[Recorded data]
----

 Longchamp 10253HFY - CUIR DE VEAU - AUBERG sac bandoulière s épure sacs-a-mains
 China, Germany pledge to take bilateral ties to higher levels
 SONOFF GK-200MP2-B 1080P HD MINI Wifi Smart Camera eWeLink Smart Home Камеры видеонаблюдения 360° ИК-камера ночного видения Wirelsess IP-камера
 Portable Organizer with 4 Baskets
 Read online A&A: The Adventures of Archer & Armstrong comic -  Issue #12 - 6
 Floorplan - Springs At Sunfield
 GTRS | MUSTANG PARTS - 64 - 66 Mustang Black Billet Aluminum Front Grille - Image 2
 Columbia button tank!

----

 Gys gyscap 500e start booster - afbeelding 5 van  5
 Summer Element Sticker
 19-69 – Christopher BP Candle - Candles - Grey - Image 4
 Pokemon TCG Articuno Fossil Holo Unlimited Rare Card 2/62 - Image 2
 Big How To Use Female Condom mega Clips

----

## Problem details
Only one stretch of the entries above is wanted: the lines from the one containing "Summer Element Sticker" through the one containing "Big How To Use Female Condom mega Clips". Please reproduce it exactly.

## Problem solution
 Summer Element Sticker
 19-69 – Christopher BP Candle - Candles - Grey - Image 4
 Pokemon TCG Articuno Fossil Holo Unlimited Rare Card 2/62 - Image 2
 Big How To Use Female Condom mega Clips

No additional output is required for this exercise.